I have always noticed how people are most hauntingly beautiful in thunderstorms and in the snow. You know how the farsighted blink their eyes when they try to make out people no one else would even see. They are beautiful as they struggle to see each other in the rain, and I am the object of their myopic attention …

I remembered a line from
The Idiot
, which I had recently read.
C’est la beauté qui sauvera le monde
.

Perhaps it’s the rain that makes a person beautiful in our eyes. Perhaps it’s the rain that makes us fall in love. This strange line from
The Idiot
has been knocking about in my head for days. Beauty will save the world. True in so many ways …

Love, violence, literature, indignity, vulgarity, elegance, good and evil, none of it will save the world. Every day we take another step toward pain and sorrow. The insight of a fool: “Beauty will save the world.”

And so the role of literature on this earth: It is that thing seeking beauty. Women wear make-up to look beautiful. That man over there sports a moustache to look handsome. Will that kid keep the same face until he’s fifty? He won’t, but it’ll evolve until he’s a hundred. People in good health look so beautiful, even when their faces are disfigured. But the beauty of the sick only lasts three or four days.

But what’s the point in proving that idea from
The Idiot
? Let’s just say
it’s true. Because a gloriously beautiful girl just hurried past. And then I did something I had never done before in my life. I picked up the pace. Rain was falling over her blond hair. For a moment I saw a glimmer on her hair. Then the light disappeared.

It was as if the rain was seeping into a strange and fragrant sponge. And if only I could have been one of those old poets just then. If only I could have said I was the comb in her hair, and the kohl around her eyes, and a slave to a lock of hair … but having said all this, allow me one last confession: I write bad poems.
The Rain in Your Hair
.

Then she stopped to buy a French magazine at a tobacconist’s.

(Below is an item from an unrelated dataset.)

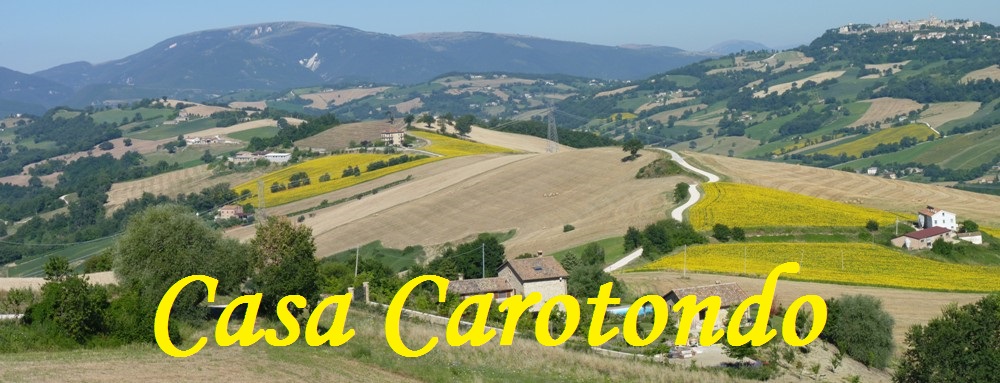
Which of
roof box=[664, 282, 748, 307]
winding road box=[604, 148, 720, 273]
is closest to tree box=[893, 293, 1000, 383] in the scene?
roof box=[664, 282, 748, 307]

I felt the need to speak French. I find it intolerable to even think of two Turks, or any two citizens of the Turkish Republic, speaking French together, especially in a place like Beyoğlu. Sometimes I even find it revolting and rude. Nevertheless, I began in French:

“Don’t turn around. I only want to talk to you. Don’t turn around and look at me. Think of a man who has had a few glasses of beer. He wants to say something to a complete stranger, someone he has suddenly found incredibly beautiful. Keep this in mind as you listen. If you turn around you’ll be disappointed. You’ll say I’m a fool. You’ll take one look at my dirty raincoat and this miserable hat and you’ll mock me. But imagine my face without turning around. Indeed, you might even put me in a suit made by the tailor of your choice. Then maybe I’ll look like one of those characters in the movies, and there’s no harm in that – I find them beautiful from time to time.”